::: Dataset :::
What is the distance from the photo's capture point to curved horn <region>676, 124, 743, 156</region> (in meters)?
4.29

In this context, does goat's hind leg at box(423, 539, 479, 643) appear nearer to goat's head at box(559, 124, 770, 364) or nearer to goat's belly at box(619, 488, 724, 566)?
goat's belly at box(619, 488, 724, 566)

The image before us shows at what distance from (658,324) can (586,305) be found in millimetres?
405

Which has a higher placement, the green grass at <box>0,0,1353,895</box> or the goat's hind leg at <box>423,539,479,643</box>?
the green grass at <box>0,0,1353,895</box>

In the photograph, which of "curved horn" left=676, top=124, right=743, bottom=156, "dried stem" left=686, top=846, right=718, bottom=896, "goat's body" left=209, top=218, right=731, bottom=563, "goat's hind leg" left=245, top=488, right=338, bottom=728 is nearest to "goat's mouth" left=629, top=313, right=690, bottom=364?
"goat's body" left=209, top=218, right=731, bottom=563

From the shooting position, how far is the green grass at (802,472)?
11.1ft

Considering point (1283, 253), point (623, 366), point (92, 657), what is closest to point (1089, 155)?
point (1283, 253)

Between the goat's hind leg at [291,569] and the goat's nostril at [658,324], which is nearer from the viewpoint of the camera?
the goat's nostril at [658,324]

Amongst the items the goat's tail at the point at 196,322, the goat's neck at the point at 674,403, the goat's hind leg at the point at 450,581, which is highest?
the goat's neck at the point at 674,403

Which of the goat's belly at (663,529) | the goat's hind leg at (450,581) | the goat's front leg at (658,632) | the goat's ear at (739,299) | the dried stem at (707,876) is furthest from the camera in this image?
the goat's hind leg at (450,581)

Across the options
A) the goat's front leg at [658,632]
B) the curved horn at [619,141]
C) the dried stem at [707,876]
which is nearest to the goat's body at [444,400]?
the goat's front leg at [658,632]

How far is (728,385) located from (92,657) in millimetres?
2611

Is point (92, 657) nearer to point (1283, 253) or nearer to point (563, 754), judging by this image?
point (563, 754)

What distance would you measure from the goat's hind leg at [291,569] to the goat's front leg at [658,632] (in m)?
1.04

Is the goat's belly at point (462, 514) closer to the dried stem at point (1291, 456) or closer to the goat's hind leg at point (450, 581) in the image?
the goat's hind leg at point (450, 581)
:::
◆ Written exercise ◆
Please copy all of the rows above character for character, leaving nothing out and changing nothing.

◆ Output of the exercise ◆
What is the distance from the photo's capture point to curved horn <region>676, 124, 743, 156</region> (in meters)?
4.29

In this context, does goat's hind leg at box(423, 539, 479, 643) appear nearer to goat's head at box(559, 124, 770, 364) or nearer to goat's belly at box(619, 488, 724, 566)?
goat's belly at box(619, 488, 724, 566)

The image before us shows at what distance from (658,324) can (586,305) be found in millimetres?
405

Which has a higher placement, the green grass at <box>0,0,1353,895</box> or the goat's hind leg at <box>423,539,479,643</box>?
the green grass at <box>0,0,1353,895</box>

In the photograph, which of "curved horn" left=676, top=124, right=743, bottom=156, "dried stem" left=686, top=846, right=718, bottom=896, "goat's body" left=209, top=218, right=731, bottom=563, "goat's hind leg" left=245, top=488, right=338, bottom=728 is nearest to "goat's mouth" left=629, top=313, right=690, bottom=364?
"goat's body" left=209, top=218, right=731, bottom=563

From the shooting position, how far is the green grass at (802,472)?
11.1ft

Considering point (1283, 253), point (623, 366), point (92, 657), what is closest to point (1089, 155)?
point (1283, 253)

Between the goat's hind leg at [291,569] and the goat's nostril at [658,324], which is nearer from the viewpoint of the camera?
the goat's nostril at [658,324]

Amongst the items the goat's tail at the point at 196,322, the goat's neck at the point at 674,403, the goat's hind leg at the point at 450,581, which is highest?
the goat's neck at the point at 674,403

Which of the goat's belly at (663,529) | the goat's hind leg at (450,581) | the goat's front leg at (658,632) | the goat's ear at (739,299) | the dried stem at (707,876) is furthest from the camera in this image?
the goat's hind leg at (450,581)

Across the options
A) the goat's front leg at [658,632]
B) the curved horn at [619,141]
C) the dried stem at [707,876]
which is nearest to the goat's body at [444,400]?
the goat's front leg at [658,632]

How far is (728,385) located from (92,657) in millimetres?
2611

Is point (92, 657) nearer to point (1283, 253) or nearer to point (563, 754), judging by this image?
point (563, 754)

What distance would you measure from the goat's hind leg at [291,569] to the goat's front leg at [658,632] (in m)?
1.04

Is the goat's belly at point (462, 514) closer to the dried stem at point (1291, 456) or closer to the goat's hind leg at point (450, 581) in the image?
the goat's hind leg at point (450, 581)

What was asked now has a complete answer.